-- START OF Dataset records --

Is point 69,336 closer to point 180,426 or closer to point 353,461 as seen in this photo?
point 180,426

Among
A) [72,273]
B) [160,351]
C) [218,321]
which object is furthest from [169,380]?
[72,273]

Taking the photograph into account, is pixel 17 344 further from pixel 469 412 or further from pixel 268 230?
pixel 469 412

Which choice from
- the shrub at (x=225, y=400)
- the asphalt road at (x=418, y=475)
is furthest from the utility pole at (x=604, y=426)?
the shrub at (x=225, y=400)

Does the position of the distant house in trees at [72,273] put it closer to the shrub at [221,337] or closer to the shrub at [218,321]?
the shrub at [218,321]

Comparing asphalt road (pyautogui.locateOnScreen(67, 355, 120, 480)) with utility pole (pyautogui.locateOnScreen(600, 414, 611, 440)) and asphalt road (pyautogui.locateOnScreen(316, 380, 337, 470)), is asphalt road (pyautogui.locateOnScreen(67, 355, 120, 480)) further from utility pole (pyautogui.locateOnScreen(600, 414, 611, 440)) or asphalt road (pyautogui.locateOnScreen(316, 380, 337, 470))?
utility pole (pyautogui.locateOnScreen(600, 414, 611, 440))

-- END OF Dataset records --
-- START OF Dataset records --

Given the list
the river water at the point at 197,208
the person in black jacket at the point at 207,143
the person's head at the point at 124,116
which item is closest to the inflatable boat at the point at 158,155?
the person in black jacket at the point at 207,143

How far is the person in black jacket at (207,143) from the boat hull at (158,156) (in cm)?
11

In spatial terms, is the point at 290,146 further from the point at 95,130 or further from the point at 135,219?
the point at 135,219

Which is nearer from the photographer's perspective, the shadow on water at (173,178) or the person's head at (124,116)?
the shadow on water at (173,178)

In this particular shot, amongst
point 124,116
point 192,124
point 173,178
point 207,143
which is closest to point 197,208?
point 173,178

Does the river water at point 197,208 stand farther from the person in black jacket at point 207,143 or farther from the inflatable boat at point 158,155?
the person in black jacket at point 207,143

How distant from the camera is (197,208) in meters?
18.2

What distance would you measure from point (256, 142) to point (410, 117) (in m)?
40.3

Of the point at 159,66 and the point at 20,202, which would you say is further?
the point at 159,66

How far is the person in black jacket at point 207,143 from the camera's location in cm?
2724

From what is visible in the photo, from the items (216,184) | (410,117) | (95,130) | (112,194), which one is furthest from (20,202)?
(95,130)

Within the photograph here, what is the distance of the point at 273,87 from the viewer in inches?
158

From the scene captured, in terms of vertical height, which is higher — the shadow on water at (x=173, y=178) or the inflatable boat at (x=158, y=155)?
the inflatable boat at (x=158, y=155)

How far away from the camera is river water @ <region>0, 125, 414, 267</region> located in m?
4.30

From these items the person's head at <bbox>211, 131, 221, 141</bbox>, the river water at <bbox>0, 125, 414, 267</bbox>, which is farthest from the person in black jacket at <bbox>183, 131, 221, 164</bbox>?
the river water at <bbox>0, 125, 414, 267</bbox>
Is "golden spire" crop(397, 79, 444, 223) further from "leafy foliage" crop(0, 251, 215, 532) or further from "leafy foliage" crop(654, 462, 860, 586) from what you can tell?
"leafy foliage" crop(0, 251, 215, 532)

-- END OF Dataset records --

Objective:
Count the lines in the entries above that contain the string "road", treating case as significant. Reply with the number only.

Problem solution:
2